When all is done and dusted, the LHC will have cost around $6.3bn to build. Some 6000 superconducting magnets will whip proton beams in opposite directions around a 27 km-long ring and smash them together at energies bordering on 14 TeV. The impacts will generate a hoard of new particles, possibly including the highly anticipated Higgs particle and so-called supersymmetric particles. But regardless of what is or is not detected, it is almost certain that the LHC will provide a window onto new physics.

Until recently, the official line from CERN was that the first proton beams would be injected into the ring in May, despite status reports from the LHC website suggesting otherwise. According to Gillies, previous problems have now compelled CERN to set back the start up to the first half of July. An official date will be announced sometime after mid-June, the earliest time that all the magnets can be cooled to their operating temperature of below 2 K.

There’s real confidence that we’ll be collecting new data this year. It’s a very big time for us James Gillies, CERN spokesman

Latent problems

The main problem that has dogged the LHC start-up schedule of late erupted with a bang this time last year, when one of the “quadrupole” magnets used to focus and manipulate the proton beams failed during preliminary tests. Fermilab, the US laboratory who manufactured the magnets, was quick to accept responsibility, but it soon became apparent that all similar magnets would have to be redesigned and replaced. CERN is still reeling from this overhaul, having had to delay the cooling of magnets and skip the low-energy test runs that were due to take place before winter.

There have since been other, less serious problems. Towards the end of last year CERN found that certain “copper fingers” used to ensure electrical continuity between magnets had buckled when the magnets were warmed up. Presently, LHC engineers are having a few difficulties with leaky plumbing of liquid helium, which is used to cool the magnets. “Superfluid helium has no viscosity, so it can find any cracks,” explains Gillies.

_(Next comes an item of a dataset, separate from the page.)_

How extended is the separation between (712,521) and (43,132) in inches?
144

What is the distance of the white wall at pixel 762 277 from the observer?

Even though proton beams will not enter the LHC before July, by May 21 the beams will be running through two of CERN’s existing particle accelerators, which are serving as preliminary accelerator stages. The Proton Synchrotron, built in the late 1950s, will speed the protons up to 25 GeV and feed into the Super Proton Synchrotron, built in the 1970s, to get them up to 450 GeV.


Wide media coverage

On the day when the LHC is ready to have its proton beams injected, onlookers can expect wide media coverage. According to Gillies, they will inject the first beam in one direction at 9:30am (central-Europe time) to tie in with a live broadcast from BBC Radio 4’s Today Programme. Visuals will show the beam’s progress while CERN scientists analyse it. Every 10 minutes, they will be able to send in another beam. “Hopefully we’ll get one circulating all the way round by the end of the day,” says Gillies. Once they have understood the circulation in one direction, the scientists will begin experimenting with counter-circulating beams. “Then we’ll ramp up the energies,” he adds.

In light of the huge public interest in the LHC, CERN is holding an open day for the accelerator on April 6. From April 2–7 the lab is also allowing US high-school students to visit and report back their experiences via blogs and videos.

It appears that the pangs of excitement are beginning to be felt at CERN. Still, few of those involved are counting their chickens just yet. “We have to cool the whole machine down first,” says LHC project leader Lyn Evans. “I hope that that can be achieved by mid-June so we can start taking data in July.”